An elegant and graceful translation of Yehoshua’s 2011 Hesed Sefaradi, a novel about an aging Israeli director reviewing both his films and his life.
Yair Moses and his longtime companion, Ruth, are visiting Santiago de Compostela for a three-day retrospective of his long career. It’s appropriate that the screenings be in Santiago, for Moses is also making a pilgrimage of sorts, viewing early work he hasn’t seen for 40 years. Ruth was his major actress in these early films and at the time, was the lover of Trigano, a brilliant screenwriter and former student of Moses—though they had a falling out about a delicate scene in a film and for years have barely talked to each other.

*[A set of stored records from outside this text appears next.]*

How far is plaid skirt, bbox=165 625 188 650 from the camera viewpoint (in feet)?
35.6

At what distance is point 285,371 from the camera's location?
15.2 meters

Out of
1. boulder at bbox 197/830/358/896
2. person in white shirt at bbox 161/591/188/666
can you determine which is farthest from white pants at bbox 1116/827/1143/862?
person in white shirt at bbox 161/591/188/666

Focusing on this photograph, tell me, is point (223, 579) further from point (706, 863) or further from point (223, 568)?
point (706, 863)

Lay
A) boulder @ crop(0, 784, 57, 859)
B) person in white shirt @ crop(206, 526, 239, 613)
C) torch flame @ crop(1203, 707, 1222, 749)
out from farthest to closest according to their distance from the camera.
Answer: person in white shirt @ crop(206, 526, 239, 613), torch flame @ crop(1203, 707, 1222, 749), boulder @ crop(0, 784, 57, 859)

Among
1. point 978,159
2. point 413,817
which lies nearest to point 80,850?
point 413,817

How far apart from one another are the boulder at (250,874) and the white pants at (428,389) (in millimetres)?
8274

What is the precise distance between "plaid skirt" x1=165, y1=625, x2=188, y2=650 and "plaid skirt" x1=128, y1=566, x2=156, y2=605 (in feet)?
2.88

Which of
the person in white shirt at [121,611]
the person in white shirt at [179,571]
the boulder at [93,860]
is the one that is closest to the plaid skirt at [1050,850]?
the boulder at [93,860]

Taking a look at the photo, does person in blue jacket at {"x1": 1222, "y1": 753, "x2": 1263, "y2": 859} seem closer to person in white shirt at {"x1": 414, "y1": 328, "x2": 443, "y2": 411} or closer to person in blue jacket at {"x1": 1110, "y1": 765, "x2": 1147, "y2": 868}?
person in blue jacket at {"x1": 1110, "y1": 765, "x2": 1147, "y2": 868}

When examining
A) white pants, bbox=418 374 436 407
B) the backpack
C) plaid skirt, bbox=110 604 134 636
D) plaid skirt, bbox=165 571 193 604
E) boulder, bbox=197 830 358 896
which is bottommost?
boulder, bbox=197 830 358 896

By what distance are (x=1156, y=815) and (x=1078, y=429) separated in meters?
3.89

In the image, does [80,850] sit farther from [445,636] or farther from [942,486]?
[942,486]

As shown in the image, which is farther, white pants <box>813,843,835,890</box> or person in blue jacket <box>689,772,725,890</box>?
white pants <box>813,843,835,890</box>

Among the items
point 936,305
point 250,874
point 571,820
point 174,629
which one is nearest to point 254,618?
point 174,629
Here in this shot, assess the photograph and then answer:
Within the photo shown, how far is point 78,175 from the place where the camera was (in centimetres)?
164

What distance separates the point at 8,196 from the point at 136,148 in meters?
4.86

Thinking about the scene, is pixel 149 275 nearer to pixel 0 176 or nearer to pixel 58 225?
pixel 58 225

Much of the first part of the novel is taken up by Moses’ complex and sometimes bewildered reaction to his films from the ’60s, for in those films, he had an “absurdist” aesthetic that he’d later gotten away from. He’s both bemused and perplexed to see his films dubbed in Spanish, a language he doesn’t understand. He’s also fascinated almost to the point of obsession by a painting in his hotel room, a 17th-century Dutch work depicting an ancient Roman story of Cimon being nursed by his daughter Pera, a scene eerily reminiscent of a segment he’d cut from an earlier movie, the very scene that caused the break between Moses and his screenwriter. Upon his return to Israel, Moses feels the need to get in touch with the prickly Trigano, who feels he’s largely responsible for Moses’ early success.
Yehoshua’s intelligent and refined novel recalls once again Faulkner’s famous dictum that “the past isn’t dead. It isn’t even past.”